Say you have Earth's mass as $M$ and your object's mass and distance from Earth is $m$ and $r$
Using Newtonian gravity we have the Force experiences by the object to be $F_g = \frac{GMm}{r^2}$ where $G$ is a constant.
Now the force experienced by earth due to the object's mass is $F_{g2} = \frac{GMm}{r^2}$
Acceleration of both objects, $F_1 = ma_1 \to \frac{GMm}{r^2} = ma_1$ so $a_1 = \frac{GM}{r^2}$
$F_2 = \frac{GMm}{r^2} = Ma_2 \to a_2 = \frac{Gm}{r^2}$
The acceleration that the earth experiences is negligible in comparison. The acceleration the object experiences is only due to Earth's mass.
(Note that for considerably large objects the acceleration due to the object's mass would make it seem like the object is accelerating quicker towards Earth than other objects because Earth is moving towards the object fairly quickly too)

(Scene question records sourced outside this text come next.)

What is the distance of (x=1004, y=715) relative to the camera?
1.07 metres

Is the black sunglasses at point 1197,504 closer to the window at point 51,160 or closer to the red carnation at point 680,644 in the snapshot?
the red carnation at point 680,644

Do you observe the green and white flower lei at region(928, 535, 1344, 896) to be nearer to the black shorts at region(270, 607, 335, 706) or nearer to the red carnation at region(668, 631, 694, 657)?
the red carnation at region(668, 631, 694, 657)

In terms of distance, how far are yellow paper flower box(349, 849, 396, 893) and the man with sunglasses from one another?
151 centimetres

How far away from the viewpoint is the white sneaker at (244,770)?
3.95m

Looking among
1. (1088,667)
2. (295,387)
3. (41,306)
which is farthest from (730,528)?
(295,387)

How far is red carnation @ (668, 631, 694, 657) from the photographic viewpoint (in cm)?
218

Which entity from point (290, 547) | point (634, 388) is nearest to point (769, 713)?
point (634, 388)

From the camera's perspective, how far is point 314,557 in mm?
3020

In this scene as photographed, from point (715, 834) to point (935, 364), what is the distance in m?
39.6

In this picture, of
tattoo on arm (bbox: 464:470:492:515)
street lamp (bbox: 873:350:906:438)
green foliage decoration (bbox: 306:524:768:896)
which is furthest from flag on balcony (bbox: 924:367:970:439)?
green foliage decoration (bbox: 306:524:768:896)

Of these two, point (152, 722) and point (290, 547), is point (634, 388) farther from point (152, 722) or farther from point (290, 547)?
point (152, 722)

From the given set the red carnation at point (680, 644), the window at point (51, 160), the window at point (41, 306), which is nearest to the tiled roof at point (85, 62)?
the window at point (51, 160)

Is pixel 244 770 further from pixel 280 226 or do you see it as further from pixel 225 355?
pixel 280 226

If inertial mass $F = ma$ was different from the gravitational mass you would just have a different acceleration for each object BUT every object would still be accelerated at the same magnitude.
ex: $m_g = \frac{m_i}{2}$ then $F_g = \frac{GMm_g}{r^2} = m_ia$ so that $a = \frac{GM}{2r^2}$ and you'd have halved acceleration.